Venezuela is one of the most violent countries in the world. That, coupled with a government perceived to be anti-big business, has caused many companies to worry for their future. But rum producer Santa Teresa has turned the issues into positives using a sport little known in the Americas- Rugby. John Holman went to the company to find out more.
JHO VENEZUELA SUCCESSFUL BIZ
The Venezuelan countryside. Hot, humid and spacious, perfect for planting sugar cane, distilling rum and playing Rugby The game is little known in this baseball mad country. But Santa Teresa, a top rum producer, is using this high pace contact sport to reach out to the violent neighborhoods surrounding its company headquarters.
Francisco Alvorado , Santa Teresa Rugby trainer: “Rugby teaches the values of respect, humility, teamwork and that’s very important for the young we have to reinforce those values so they don’t end up in gangs on the street.”
He should know. Francisco was a local gang leader. As was Jose. These two were bitter enemies.
Jose Rodriguez (with Francisco laughing): “I wanted to grab him and (puts Francisco in headlock) kill him. I used to want to strangle him.”Now they’re best friends and play together for the company team.
PTC The Santa Teresa team is mainly made up from young men in the barrios here. They’ve learned rugby in Santa Teresa and they’re now number 1 in their regional league.”
The company takes in 15-hundred local school children for rugby sessions at its headquarters. Francisco is now a full time trainer. Rugby is just part of a wider strategy that includes a gruelling 2-year work program for local criminals looking to change like Leo. Leonardo “I decided to enter the program, one, because they were going to give me training and, two, because outside they were going to kill me or I was going to kill myself with drugs.”
Venezuela has the second highest murder rate in the world. Robbery, killing and extortion are daily threats in many areas.Santa Teresa realized it needed to get involved when a gang attacked a company security guard some 10 years ago.
Lucylde Gonzalez, spokeswoman, Santa Teresa: “If I have a community next door that has problems with housing, education, that affects the company if you have criminals, they rob your vans, your employees have problems even if you close your doors and we don’t want that.”
Leo is now working in the factory full time. He says his friends who didn’t take the course, known as Proyecto Alcatraz, are all dead.
Lucylde Gonzalez, spokeswoma,n Santa Teresa: “In the 11 years of Proyecto Alcatraz, 6 gangs have been dismantled and the number of homicides has gone from 114 per 100 000 residents to 14 and that’s an enormous reduction that no other municipality in Venezuela has.”
The company’s social programs have allowed it to find common ground with a socialist, populist government known for hostility to big business. Inside the factory things are also going well. It’s reaping the reward of a push to remarket Venezuelan rum from moonshine for the masses to a top quality product.

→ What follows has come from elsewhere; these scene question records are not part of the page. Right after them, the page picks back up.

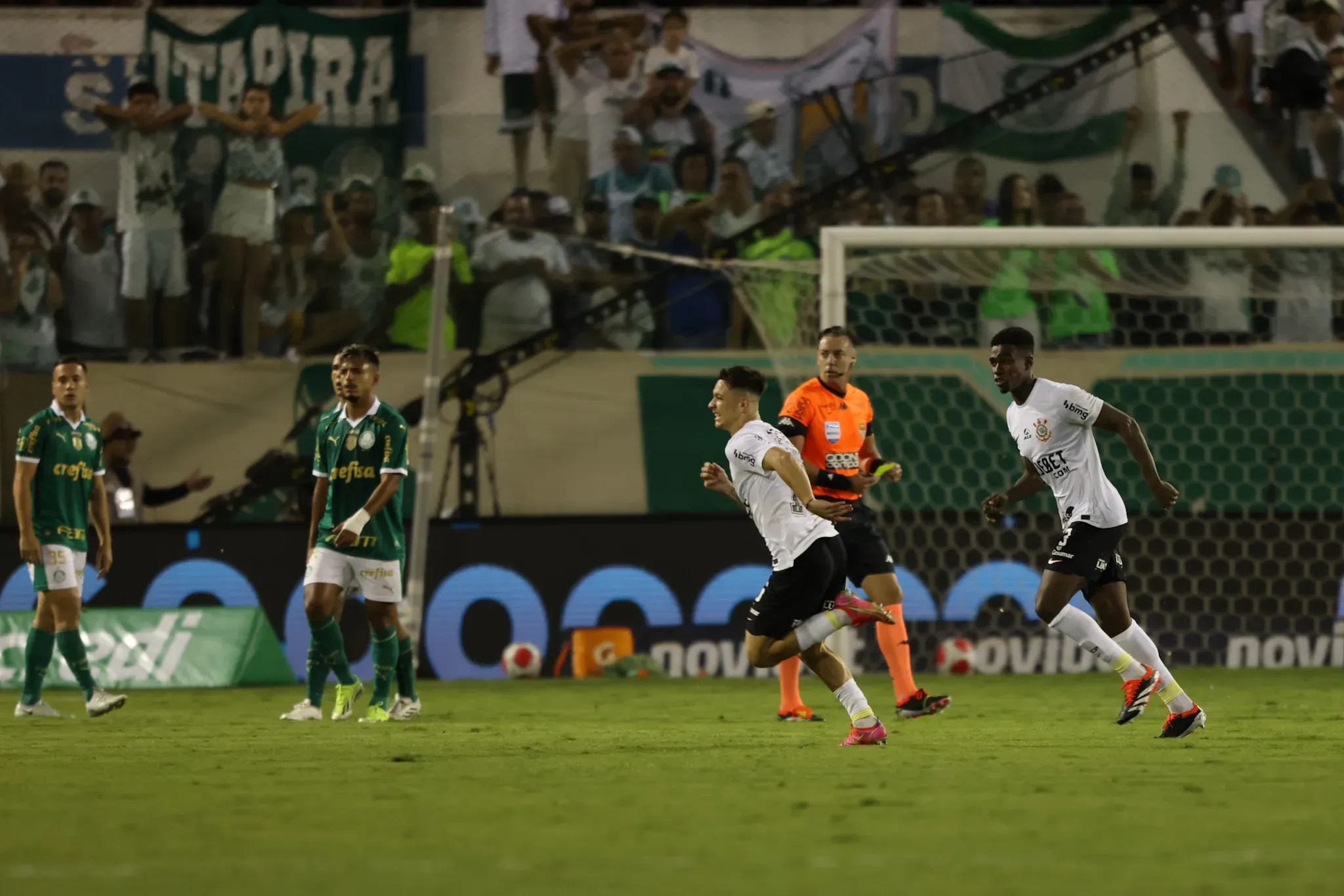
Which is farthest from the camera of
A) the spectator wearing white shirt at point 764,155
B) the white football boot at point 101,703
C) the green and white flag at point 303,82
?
the spectator wearing white shirt at point 764,155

Lucylde Gonzalez, Spokeswoman, Santa Teresa: “In Venezuela before rum was seen as a low prestige drink, so we’ve done things to like the seal or origin and worked as an industry to make the world see the quality of Venezuelan rum.” Santa Teresa now sells over 15 million bottles a year. But its success and identity remains tied to local communities, and to rugby.
John Holman, CCTV News reports from Venezuela.